Anyone here now doing, or have done, WW? I just started it (only 2 days into it). So far, it seems, well, labor-intensive (because of the points system, I'm now thinking about food all day long).

Any opinions about it? Likes? Dislikes? Did you actually lose weight?


----------



## OPC'n (Oct 16, 2009)

Never tried it but I have a sister and two friends who are losing tons of weight using it.


----------



## Athaleyah (Oct 16, 2009)

The points thing gets much much easier once you memorize the points for the things you eat regularly. When I cook from a recipe, I enter it and get the points value, and save it so I only have to do it once. I do cook from scratch a lot. The online tools can be really helpful.

It didn't work for me until I mixed it with the South Beach eating plan. Now it is fine. Left to my own devices I eat too many carbs (because fruit, grains, and a surprising amount of sugar are low point items) and (because of my insulin resistance) am constantly hungry and obsessing about food.

I lost 25 lbs from the beginning of May to the end of July... then my life got very chaotic so I didn't have time to cook (it is hard to eat out doing South Beach properly) and I gained back a few lbs. Things have finally calmed down again, and I am resuming. I have been very happy with it, once I modified it to fit my needs.

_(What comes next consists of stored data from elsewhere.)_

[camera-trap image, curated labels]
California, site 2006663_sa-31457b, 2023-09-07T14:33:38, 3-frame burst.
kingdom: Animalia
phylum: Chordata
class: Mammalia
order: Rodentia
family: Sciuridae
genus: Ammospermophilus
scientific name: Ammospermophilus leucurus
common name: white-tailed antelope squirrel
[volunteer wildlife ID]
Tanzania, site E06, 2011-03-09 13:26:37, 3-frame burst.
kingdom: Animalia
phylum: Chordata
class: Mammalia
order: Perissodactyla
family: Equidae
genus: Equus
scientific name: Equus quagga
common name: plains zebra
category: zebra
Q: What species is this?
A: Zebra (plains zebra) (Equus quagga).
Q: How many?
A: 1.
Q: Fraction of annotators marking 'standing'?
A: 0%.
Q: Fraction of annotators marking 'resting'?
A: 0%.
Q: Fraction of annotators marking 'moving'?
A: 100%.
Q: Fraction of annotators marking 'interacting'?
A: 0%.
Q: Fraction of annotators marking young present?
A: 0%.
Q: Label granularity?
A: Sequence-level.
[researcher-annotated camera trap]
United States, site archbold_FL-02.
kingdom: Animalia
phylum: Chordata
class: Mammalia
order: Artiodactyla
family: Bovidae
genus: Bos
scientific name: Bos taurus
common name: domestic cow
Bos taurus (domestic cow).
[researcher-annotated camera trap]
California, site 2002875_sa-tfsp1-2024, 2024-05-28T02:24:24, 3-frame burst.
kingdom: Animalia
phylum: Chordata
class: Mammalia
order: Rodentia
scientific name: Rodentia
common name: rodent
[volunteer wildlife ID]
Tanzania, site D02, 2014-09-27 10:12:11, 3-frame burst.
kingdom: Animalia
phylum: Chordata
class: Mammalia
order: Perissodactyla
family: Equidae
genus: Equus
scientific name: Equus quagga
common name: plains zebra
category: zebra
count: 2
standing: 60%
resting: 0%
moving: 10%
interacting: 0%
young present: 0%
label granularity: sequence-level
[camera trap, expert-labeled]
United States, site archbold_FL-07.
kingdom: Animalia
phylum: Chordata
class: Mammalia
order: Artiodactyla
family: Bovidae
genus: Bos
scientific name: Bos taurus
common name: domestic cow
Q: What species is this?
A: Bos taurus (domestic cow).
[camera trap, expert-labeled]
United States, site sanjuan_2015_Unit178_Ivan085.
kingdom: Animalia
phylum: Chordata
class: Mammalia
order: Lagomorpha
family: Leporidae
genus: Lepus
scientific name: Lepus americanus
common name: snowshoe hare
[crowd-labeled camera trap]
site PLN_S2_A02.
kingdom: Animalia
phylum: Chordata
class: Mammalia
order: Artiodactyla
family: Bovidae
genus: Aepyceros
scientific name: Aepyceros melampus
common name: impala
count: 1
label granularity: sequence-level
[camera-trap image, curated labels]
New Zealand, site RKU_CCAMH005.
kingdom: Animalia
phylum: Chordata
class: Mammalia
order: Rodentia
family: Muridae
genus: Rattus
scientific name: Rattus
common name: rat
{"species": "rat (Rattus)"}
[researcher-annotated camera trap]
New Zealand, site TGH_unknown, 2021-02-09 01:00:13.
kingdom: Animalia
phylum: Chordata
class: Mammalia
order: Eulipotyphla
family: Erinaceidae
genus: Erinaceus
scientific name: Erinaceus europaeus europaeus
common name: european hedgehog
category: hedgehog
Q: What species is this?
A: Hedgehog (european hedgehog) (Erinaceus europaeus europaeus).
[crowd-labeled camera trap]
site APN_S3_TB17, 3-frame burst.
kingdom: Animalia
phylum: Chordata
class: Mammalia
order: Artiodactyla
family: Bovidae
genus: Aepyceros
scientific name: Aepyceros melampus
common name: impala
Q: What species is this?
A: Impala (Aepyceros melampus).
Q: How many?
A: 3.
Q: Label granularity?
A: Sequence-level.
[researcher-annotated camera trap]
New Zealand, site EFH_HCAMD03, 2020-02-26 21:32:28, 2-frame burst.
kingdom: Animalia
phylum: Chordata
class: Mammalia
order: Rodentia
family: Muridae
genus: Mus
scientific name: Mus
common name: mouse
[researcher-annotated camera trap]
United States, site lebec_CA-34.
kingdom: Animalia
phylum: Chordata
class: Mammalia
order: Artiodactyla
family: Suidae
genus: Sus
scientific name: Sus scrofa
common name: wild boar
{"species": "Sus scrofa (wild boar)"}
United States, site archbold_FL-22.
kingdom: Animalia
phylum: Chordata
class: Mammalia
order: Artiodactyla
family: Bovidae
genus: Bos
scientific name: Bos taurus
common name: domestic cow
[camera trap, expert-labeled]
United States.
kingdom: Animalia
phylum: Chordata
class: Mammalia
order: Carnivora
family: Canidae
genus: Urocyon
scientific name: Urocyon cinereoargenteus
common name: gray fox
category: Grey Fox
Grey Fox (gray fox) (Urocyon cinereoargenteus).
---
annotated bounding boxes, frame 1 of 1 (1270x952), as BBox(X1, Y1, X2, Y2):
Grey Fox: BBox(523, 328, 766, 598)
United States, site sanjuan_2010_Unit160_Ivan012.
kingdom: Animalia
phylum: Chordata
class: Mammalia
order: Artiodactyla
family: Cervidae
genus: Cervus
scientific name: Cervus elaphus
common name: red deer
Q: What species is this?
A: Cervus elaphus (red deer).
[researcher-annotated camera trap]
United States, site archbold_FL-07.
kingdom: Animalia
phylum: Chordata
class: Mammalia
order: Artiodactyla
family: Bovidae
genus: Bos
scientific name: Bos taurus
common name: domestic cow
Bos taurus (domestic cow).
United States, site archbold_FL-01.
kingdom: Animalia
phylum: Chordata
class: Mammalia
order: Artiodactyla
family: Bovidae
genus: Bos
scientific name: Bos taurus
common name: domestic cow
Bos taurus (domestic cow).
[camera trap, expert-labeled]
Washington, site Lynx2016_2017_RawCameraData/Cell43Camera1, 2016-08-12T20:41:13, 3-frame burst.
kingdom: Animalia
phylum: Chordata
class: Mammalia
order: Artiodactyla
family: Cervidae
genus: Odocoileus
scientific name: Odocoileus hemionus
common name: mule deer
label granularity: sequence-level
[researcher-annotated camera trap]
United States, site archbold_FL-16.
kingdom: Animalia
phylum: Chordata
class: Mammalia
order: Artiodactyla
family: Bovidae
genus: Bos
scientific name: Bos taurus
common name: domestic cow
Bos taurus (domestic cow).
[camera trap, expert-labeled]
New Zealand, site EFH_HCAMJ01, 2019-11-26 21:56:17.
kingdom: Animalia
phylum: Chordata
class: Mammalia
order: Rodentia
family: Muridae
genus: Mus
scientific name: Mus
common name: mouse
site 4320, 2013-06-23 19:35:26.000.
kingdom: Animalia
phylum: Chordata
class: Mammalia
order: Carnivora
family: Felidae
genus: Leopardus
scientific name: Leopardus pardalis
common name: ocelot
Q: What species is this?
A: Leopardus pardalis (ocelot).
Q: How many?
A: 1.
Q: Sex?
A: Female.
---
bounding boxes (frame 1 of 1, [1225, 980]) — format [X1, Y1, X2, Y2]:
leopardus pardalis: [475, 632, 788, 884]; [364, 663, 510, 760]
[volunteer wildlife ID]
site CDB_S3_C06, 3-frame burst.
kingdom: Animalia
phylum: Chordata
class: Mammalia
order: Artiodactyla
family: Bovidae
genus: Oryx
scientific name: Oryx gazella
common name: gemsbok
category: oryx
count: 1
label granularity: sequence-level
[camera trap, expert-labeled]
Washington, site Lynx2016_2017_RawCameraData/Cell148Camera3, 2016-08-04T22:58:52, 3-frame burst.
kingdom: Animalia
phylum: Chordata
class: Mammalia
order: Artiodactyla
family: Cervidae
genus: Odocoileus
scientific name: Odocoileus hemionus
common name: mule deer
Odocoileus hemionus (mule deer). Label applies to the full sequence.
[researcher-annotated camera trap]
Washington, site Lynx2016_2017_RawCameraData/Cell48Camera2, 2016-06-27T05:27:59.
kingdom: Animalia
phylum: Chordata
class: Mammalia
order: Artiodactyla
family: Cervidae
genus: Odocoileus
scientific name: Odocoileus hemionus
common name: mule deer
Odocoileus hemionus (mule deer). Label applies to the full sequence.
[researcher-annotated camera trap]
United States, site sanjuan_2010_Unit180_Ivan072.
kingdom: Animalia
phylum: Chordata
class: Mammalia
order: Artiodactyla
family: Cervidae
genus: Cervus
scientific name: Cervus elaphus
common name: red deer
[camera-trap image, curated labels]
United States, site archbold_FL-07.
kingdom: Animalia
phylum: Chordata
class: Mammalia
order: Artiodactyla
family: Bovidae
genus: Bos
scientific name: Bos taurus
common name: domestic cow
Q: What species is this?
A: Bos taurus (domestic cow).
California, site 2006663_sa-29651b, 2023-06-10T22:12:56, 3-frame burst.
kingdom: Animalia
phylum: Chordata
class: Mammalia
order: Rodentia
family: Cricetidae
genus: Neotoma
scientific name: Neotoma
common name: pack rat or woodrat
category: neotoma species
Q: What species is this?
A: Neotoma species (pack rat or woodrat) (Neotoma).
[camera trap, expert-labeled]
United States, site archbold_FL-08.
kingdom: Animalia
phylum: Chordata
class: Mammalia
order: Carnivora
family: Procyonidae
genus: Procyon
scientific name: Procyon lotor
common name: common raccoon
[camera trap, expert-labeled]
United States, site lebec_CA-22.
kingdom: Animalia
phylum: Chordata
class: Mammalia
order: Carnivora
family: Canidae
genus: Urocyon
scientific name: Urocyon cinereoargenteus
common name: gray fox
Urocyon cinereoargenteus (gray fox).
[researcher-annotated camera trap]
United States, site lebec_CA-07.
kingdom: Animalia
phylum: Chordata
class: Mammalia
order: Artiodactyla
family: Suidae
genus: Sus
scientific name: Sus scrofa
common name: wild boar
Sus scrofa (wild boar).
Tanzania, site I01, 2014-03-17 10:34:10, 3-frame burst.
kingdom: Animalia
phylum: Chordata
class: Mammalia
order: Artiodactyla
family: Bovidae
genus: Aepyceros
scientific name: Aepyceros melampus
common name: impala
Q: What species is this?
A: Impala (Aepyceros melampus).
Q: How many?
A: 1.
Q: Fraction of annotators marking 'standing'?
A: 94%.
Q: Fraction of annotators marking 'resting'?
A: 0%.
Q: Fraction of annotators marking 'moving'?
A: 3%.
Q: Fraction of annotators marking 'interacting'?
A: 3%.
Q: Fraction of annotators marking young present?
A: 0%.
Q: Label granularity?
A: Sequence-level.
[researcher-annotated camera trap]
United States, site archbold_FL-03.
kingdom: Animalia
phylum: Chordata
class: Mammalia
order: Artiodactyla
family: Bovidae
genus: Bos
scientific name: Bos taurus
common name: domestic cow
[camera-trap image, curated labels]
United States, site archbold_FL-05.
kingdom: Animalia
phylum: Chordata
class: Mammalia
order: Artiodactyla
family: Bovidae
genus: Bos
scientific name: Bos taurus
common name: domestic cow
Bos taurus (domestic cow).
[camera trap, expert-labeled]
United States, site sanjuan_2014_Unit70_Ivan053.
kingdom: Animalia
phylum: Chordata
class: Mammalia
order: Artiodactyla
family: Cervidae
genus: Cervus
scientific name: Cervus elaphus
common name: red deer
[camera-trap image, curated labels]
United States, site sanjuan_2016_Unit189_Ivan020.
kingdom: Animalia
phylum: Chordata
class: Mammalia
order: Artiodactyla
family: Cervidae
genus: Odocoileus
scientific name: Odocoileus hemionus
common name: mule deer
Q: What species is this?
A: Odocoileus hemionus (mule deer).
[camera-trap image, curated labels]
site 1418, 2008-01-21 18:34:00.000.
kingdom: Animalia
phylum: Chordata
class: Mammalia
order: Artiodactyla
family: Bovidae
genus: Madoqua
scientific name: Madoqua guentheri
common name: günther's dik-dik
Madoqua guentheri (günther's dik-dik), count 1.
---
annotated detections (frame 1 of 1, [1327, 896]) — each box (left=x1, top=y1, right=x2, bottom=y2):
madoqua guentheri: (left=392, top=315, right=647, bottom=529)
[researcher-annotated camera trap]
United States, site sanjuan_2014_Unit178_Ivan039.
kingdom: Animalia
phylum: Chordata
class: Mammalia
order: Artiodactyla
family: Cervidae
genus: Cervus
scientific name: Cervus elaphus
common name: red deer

If the food obsession keeps bothering you, as it did me, I would suggest looking into South Beach. Just pick up a book from the library for an explanation and basics, and if you need specifics, then you can download the food lists online. Basically South Beach is very healthy, and works great with Weight Watchers. It isn't low-carb like some claim, just making sure that the carbs you eat are healthy.


----------